• Excerpts from a spatial dataset:
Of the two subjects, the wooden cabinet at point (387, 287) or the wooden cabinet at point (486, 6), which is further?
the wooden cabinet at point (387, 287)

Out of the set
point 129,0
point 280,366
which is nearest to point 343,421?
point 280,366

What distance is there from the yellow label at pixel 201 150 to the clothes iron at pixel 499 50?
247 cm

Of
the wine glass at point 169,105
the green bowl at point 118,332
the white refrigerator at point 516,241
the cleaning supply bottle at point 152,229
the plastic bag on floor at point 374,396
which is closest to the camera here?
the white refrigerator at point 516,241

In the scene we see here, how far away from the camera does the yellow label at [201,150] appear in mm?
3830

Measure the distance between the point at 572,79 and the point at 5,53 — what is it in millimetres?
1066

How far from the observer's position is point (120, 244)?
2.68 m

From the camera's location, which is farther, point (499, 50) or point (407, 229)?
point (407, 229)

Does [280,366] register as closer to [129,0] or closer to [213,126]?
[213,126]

* * *

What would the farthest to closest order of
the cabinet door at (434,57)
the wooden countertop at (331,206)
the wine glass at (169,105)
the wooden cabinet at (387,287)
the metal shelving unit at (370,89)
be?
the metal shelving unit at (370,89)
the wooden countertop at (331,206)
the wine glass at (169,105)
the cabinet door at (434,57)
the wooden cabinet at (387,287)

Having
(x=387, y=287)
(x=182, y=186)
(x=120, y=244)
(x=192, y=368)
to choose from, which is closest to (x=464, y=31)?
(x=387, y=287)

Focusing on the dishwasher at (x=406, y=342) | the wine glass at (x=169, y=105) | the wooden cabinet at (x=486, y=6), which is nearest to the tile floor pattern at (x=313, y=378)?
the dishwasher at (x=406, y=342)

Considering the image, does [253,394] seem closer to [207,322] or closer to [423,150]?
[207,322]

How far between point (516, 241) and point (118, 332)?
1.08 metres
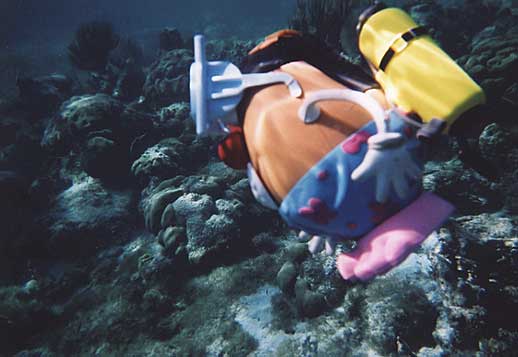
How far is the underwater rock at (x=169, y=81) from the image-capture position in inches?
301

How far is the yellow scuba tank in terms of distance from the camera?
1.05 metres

• WHAT YOU ARE ASKED TO DO:
Rewrite the stretch of records from the line containing "What would the farthest to closest order of" through the line containing "1.05 metres", switching "camera" to "observer" and leaving everything else unchanged. Leave the pictures out of your answer.

• FULL ANSWER:
What would the farthest to closest order of
the cabinet door at (434,57)
the wooden countertop at (331,206)
the wine glass at (169,105)
the wooden cabinet at (387,287)
the metal shelving unit at (370,89)
be?
the metal shelving unit at (370,89)
the wooden countertop at (331,206)
the wine glass at (169,105)
the cabinet door at (434,57)
the wooden cabinet at (387,287)

Having
(x=387, y=287)
(x=182, y=186)
(x=120, y=244)
(x=192, y=368)
to choose from, which is closest to (x=464, y=31)?
(x=387, y=287)

Focusing on the dishwasher at (x=406, y=342) | the wine glass at (x=169, y=105) | the wooden cabinet at (x=486, y=6), which is nearest to the tile floor pattern at (x=313, y=378)?
the dishwasher at (x=406, y=342)

Considering the image, does [253,394] seem closer to [207,322] or closer to [423,150]?
[207,322]

How far between point (516, 241) and point (118, 332)?
1.08 metres
How far is the underwater rock at (x=169, y=81) from the image-capture position in inches?
301

How far is the yellow scuba tank in terms of distance from the observer?
1.05 metres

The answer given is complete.